> **Data shown**
● ● ● ● ● ● ●

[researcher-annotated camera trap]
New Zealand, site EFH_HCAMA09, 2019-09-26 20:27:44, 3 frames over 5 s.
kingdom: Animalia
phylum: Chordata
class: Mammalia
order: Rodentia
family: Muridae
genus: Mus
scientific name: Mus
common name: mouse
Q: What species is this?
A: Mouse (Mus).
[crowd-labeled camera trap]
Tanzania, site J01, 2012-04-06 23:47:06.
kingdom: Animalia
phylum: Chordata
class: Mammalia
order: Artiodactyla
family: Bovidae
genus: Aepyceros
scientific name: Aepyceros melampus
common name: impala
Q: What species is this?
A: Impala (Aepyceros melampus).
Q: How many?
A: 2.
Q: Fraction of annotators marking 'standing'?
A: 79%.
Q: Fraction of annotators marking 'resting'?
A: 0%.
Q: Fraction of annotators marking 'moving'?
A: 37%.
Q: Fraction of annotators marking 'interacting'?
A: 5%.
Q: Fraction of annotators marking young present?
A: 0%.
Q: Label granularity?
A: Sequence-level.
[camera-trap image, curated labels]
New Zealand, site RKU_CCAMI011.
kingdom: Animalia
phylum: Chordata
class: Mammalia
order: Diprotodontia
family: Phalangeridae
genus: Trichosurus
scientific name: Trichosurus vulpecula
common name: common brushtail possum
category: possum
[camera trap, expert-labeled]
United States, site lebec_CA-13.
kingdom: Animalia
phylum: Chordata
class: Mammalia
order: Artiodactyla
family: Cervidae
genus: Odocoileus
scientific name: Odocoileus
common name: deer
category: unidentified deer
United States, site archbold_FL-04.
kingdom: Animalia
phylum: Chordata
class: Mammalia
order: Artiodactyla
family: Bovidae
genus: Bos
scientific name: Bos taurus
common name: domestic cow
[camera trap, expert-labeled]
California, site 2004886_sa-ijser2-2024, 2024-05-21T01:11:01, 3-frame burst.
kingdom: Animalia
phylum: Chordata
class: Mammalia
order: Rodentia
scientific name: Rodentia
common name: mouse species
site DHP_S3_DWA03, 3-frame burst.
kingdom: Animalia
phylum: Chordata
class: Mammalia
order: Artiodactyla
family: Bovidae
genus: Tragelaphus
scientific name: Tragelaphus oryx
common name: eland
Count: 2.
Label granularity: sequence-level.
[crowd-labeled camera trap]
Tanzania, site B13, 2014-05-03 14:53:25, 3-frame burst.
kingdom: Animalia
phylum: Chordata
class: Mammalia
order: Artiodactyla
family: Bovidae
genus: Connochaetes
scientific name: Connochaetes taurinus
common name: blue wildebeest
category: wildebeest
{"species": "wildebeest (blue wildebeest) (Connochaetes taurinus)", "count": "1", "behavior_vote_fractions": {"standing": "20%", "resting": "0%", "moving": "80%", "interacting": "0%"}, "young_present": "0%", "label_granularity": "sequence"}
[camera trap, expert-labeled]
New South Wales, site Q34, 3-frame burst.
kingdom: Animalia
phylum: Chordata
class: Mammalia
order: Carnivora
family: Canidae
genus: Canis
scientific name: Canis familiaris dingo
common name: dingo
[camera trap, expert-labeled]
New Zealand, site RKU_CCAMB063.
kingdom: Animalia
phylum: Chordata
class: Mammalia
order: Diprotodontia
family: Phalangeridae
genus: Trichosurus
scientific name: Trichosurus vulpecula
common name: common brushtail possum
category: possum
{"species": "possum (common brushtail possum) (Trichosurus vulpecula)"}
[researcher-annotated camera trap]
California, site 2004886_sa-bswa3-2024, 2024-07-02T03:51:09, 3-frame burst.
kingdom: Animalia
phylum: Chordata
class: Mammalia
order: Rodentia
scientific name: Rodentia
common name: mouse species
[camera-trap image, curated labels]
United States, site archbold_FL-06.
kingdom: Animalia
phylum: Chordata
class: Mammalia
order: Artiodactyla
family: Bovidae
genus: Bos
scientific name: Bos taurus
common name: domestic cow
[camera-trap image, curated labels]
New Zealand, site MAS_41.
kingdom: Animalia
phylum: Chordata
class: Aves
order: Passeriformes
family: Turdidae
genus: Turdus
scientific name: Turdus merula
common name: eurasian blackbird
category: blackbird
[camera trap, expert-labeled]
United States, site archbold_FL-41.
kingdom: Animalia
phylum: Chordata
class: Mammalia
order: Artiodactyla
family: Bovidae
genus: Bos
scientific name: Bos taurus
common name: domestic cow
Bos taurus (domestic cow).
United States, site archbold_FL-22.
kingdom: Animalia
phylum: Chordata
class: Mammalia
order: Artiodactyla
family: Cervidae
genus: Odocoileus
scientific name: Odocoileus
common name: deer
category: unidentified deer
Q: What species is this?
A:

● ● ● ● ● ● ●

> **The problem**
Each entry is to be returned in full, character for character.

> **Worked solution**
[researcher-annotated camera trap]
New Zealand, site EFH_HCAMA09, 2019-09-26 20:27:44, 3 frames over 5 s.
kingdom: Animalia
phylum: Chordata
class: Mammalia
order: Rodentia
family: Muridae
genus: Mus
scientific name: Mus
common name: mouse
Q: What species is this?
A: Mouse (Mus).
[crowd-labeled camera trap]
Tanzania, site J01, 2012-04-06 23:47:06.
kingdom: Animalia
phylum: Chordata
class: Mammalia
order: Artiodactyla
family: Bovidae
genus: Aepyceros
scientific name: Aepyceros melampus
common name: impala
Q: What species is this?
A: Impala (Aepyceros melampus).
Q: How many?
A: 2.
Q: Fraction of annotators marking 'standing'?
A: 79%.
Q: Fraction of annotators marking 'resting'?
A: 0%.
Q: Fraction of annotators marking 'moving'?
A: 37%.
Q: Fraction of annotators marking 'interacting'?
A: 5%.
Q: Fraction of annotators marking young present?
A: 0%.
Q: Label granularity?
A: Sequence-level.
[camera-trap image, curated labels]
New Zealand, site RKU_CCAMI011.
kingdom: Animalia
phylum: Chordata
class: Mammalia
order: Diprotodontia
family: Phalangeridae
genus: Trichosurus
scientific name: Trichosurus vulpecula
common name: common brushtail possum
category: possum
[camera trap, expert-labeled]
United States, site lebec_CA-13.
kingdom: Animalia
phylum: Chordata
class: Mammalia
order: Artiodactyla
family: Cervidae
genus: Odocoileus
scientific name: Odocoileus
common name: deer
category: unidentified deer
United States, site archbold_FL-04.
kingdom: Animalia
phylum: Chordata
class: Mammalia
order: Artiodactyla
family: Bovidae
genus: Bos
scientific name: Bos taurus
common name: domestic cow
[camera trap, expert-labeled]
California, site 2004886_sa-ijser2-2024, 2024-05-21T01:11:01, 3-frame burst.
kingdom: Animalia
phylum: Chordata
class: Mammalia
order: Rodentia
scientific name: Rodentia
common name: mouse species
site DHP_S3_DWA03, 3-frame burst.
kingdom: Animalia
phylum: Chordata
class: Mammalia
order: Artiodactyla
family: Bovidae
genus: Tragelaphus
scientific name: Tragelaphus oryx
common name: eland
Count: 2.
Label granularity: sequence-level.
[crowd-labeled camera trap]
Tanzania, site B13, 2014-05-03 14:53:25, 3-frame burst.
kingdom: Animalia
phylum: Chordata
class: Mammalia
order: Artiodactyla
family: Bovidae
genus: Connochaetes
scientific name: Connochaetes taurinus
common name: blue wildebeest
category: wildebeest
{"species": "wildebeest (blue wildebeest) (Connochaetes taurinus)", "count": "1", "behavior_vote_fractions": {"standing": "20%", "resting": "0%", "moving": "80%", "interacting": "0%"}, "young_present": "0%", "label_granularity": "sequence"}
[camera trap, expert-labeled]
New South Wales, site Q34, 3-frame burst.
kingdom: Animalia
phylum: Chordata
class: Mammalia
order: Carnivora
family: Canidae
genus: Canis
scientific name: Canis familiaris dingo
common name: dingo
[camera trap, expert-labeled]
New Zealand, site RKU_CCAMB063.
kingdom: Animalia
phylum: Chordata
class: Mammalia
order: Diprotodontia
family: Phalangeridae
genus: Trichosurus
scientific name: Trichosurus vulpecula
common name: common brushtail possum
category: possum
{"species": "possum (common brushtail possum) (Trichosurus vulpecula)"}
[researcher-annotated camera trap]
California, site 2004886_sa-bswa3-2024, 2024-07-02T03:51:09, 3-frame burst.
kingdom: Animalia
phylum: Chordata
class: Mammalia
order: Rodentia
scientific name: Rodentia
common name: mouse species
[camera-trap image, curated labels]
United States, site archbold_FL-06.
kingdom: Animalia
phylum: Chordata
class: Mammalia
order: Artiodactyla
family: Bovidae
genus: Bos
scientific name: Bos taurus
common name: domestic cow
[camera-trap image, curated labels]
New Zealand, site MAS_41.
kingdom: Animalia
phylum: Chordata
class: Aves
order: Passeriformes
family: Turdidae
genus: Turdus
scientific name: Turdus merula
common name: eurasian blackbird
category: blackbird
[camera trap, expert-labeled]
United States, site archbold_FL-41.
kingdom: Animalia
phylum: Chordata
class: Mammalia
order: Artiodactyla
family: Bovidae
genus: Bos
scientific name: Bos taurus
common name: domestic cow
Bos taurus (domestic cow).
United States, site archbold_FL-22.
kingdom: Animalia
phylum: Chordata
class: Mammalia
order: Artiodactyla
family: Cervidae
genus: Odocoileus
scientific name: Odocoileus
common name: deer
category: unidentified deer
Q: What species is this?
A:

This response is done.